In the factory farm pork industry they currently wean piglets at 10 days. The goal being to get the sows back into production, that is to say pregnant, as soon as possible. There is discussion in the swine industry magazines about increasing this to 15 days. We have generally weaned at about four weeks (30 days). For two litters we experimented with letting them self-wean – they didn’t. After 60 days, the now quite large piglets were still nursing away and the sows were getting a bit peaked, so I forced the issue.
When one week old, the piglets start nibbling on hay in the winter and grass and clover in the summer out on pasture. We begin creep feeding at that time. A creep is simply a place where the piglets can easily get to food but the larger pigs can’t. This means there is always food available to the piglets.
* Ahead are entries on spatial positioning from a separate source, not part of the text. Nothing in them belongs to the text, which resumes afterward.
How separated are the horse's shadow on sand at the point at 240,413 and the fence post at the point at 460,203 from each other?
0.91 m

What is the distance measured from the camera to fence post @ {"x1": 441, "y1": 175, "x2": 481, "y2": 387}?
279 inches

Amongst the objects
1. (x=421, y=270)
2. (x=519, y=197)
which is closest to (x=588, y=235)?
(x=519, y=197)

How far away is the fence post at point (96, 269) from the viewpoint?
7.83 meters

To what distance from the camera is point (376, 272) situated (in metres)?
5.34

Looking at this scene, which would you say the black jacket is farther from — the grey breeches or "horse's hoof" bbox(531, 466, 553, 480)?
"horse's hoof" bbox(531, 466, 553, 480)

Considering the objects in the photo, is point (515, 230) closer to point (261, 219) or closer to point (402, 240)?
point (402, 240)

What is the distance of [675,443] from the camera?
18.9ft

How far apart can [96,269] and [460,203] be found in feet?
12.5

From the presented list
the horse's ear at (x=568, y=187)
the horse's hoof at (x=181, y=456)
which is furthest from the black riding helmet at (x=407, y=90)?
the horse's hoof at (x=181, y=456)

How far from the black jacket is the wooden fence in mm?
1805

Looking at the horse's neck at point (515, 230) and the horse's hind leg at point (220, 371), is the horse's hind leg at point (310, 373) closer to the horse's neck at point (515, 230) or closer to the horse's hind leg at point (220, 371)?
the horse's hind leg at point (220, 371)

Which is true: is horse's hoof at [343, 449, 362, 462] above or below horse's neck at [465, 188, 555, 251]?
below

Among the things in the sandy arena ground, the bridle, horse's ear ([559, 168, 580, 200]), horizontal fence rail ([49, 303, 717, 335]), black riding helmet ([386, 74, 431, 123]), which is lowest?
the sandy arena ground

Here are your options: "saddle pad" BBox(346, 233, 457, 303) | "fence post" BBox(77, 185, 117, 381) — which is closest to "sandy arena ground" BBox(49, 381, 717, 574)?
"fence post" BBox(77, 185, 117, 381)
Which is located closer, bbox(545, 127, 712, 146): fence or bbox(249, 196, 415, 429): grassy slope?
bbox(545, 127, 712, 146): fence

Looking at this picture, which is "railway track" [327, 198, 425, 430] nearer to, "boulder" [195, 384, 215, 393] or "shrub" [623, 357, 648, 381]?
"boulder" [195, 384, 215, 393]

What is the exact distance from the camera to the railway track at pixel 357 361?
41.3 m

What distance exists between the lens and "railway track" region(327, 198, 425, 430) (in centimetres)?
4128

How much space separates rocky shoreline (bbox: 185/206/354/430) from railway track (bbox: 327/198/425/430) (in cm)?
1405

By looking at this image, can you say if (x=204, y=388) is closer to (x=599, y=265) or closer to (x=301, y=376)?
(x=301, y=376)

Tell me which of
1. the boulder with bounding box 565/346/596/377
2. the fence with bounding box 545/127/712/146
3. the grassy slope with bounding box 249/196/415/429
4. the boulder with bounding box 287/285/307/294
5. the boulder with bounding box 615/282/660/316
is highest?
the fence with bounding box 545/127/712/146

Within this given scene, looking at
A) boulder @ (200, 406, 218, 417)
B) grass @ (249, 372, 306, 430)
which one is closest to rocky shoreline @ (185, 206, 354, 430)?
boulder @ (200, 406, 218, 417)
It is quite simple to make a creep – just run a hot electric wire about 6″ higher than the back of the piglets across a space like the wire to the left in the photo above. The large pigs will see that wire and keep back giving the little piglets a space where they can eat in peace.
We start creep feeding the piglets with yogurt, cottage cheese and bread. It is important not to feed them straight fresh cows milk since they can get scours, that is to say diarrhea. To make yogurt or cottage cheese, simply fill a clean pail with about four gallons of milk. Add a dollop of cottage cheese or yogurt. In a warm place this will quickly turn the milk making it more digestible for the piglets. This is essentially the same as the expensive pro-biotic that you can buy for livestock. We have excess milk and cheese so this works well for us.
Alternatively, you can buy a piglet mash but be aware that they usually have antibiotics and other chemical additives in them. These are put in for confinement type operations which are more susceptible to disease than open pasture and garden corral setups like ours. I worry about the antibiotics causing resistant types of bacteria to develop so I prefer to avoid feeding these to our animals.
There is another issue that I read about recently. Some people have linked the use of genetically modified corn and soybeans with animal deaths. I don’t know if this is true but it makes me uncomfortable so that is one more reason to avoid the commercial feeds if I can.
After several weeks, the piglets are eating the alternative foods well and the sows are milked down and ready to wean their piglets. They may even do it themselves as has happened here on occasion. If not, simply lure the sows away from the piglets during a time when the piglets are sleeping or busy eating in their creep. Electrified poultry netting works well as a surround for the piglets during the first day of weaning when they may be a bit unhappy with the change. Sometimes they don’t seem to even notice, other times they may call out for an hour or two before settling down. Leaving them in the space they are familiar with and moving the sow out helps.
During the weaning period I find it is a great time to establish myself as the source of food and goodness. When I bring out food I squat down and talk to them as they eat. Prior to weaning some of them had been coming up to me. Now all of them run up to me in a great rush of little bodies, squealing their greetings.
About three days to a week after weaning the sow will come back into heat, so if you are doing AI or borrowing a boar be ready if you wish to rebreed her. Since we have our own boar now this is greatly simplified. He lives with the herd and is right there, ready, willing and able. And so the cycle of life begins anew.